For all of us third years, the dream of a traditional graduation seems to be over. There will be no cap and gown, no celebratory meal with my best friends, no in person graduation pictures, no last jaunt to rock city , no grad ball and no walk across the stage (strut or no strut). We, the class of 2020, will be graduating, quite literally, whilst the world is closed.

I have replaced questions such as, ‘What length of dress shall I wear?’ with ‘Do you think that if I wear a nice top and then some pyjama bottoms, anyone will notice?’ and my google search history now contains searches such as ‘how to make your own graduation cap’ and ‘gown sewing for beginners’. I even recently subtly suggested to my dad that he built me a mini stage, to which he retorted ‘just grow up and walk across the patio like a normal person’.

However, among the preparations for our virtual graduations, there is a very real disappointment in the fact that we won’t get the graduation that we have all really looked forward to.

As one of my best friends so eloquently put it , “If I had known that my three years at Notts would have included over a months’ worth of strikes, countless Moodle failures and a global pandemic, which all have all but ruined my job prospects,  then I probably would’ve just applied to go on love island instead.”

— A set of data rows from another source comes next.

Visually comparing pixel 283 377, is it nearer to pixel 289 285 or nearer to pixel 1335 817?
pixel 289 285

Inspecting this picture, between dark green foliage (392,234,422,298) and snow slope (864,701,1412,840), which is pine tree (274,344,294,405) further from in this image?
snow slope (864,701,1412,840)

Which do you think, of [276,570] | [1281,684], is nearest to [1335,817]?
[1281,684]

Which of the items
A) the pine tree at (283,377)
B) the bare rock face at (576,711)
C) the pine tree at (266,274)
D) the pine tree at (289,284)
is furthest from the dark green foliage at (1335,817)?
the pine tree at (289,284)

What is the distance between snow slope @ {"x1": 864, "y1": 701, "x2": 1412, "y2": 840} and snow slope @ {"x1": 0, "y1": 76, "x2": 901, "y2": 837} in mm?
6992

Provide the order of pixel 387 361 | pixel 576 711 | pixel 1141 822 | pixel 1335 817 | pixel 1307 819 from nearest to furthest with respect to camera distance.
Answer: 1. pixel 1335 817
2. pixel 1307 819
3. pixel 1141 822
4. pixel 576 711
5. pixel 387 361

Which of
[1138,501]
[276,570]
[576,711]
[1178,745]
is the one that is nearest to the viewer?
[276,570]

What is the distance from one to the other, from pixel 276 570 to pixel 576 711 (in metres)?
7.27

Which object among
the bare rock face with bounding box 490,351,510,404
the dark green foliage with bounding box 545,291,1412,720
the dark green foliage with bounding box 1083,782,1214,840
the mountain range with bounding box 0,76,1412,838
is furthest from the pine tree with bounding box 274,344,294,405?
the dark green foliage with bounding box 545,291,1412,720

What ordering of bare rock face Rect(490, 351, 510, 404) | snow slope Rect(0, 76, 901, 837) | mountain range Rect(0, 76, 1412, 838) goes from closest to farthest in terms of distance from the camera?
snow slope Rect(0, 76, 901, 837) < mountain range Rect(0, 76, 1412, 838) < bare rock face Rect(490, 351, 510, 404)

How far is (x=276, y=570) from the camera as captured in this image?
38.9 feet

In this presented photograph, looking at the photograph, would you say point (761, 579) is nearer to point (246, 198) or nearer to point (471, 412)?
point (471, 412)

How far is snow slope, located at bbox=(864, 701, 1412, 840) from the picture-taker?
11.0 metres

While this disappointment is real, and we have missed out on the long-anticipated tradition, when I think of what it actually means to be a graduate, I can’t help but wonder if it’s those things that truly matter. Yes, there will be no graduation ceremony, and no, my dad won’t build me my own graduation stage, but I do have something way more important than any of that, the memories.

When I look back at my last few years at Nottingham I see it as a hugely significant time in my life, full of frequent trips to Crisis, beautiful lifelong friendships, missed buses, horrendous hangovers, hilarious anecdotes,  countless pre-drinks held in our very ugly kitchen and a treasure trove of truly wonderful memories of which I will cherish forever.

So to the class of 2020, whilst we have by no means taken the conventional route to ‘adulthood’, and for now, we are the only year group in the entire world to have undertaken a ‘isolation graduation’, I say this:

We ran the race, we won it and we should be bloody proud of ourselves, medal ceremony or not. So whack a bin bag round your shoulders, fasten a makeshift cap to your head, switch on your computer and raise a glass via zoom, because we did it baby, and not even a global pandemic can take that away from us.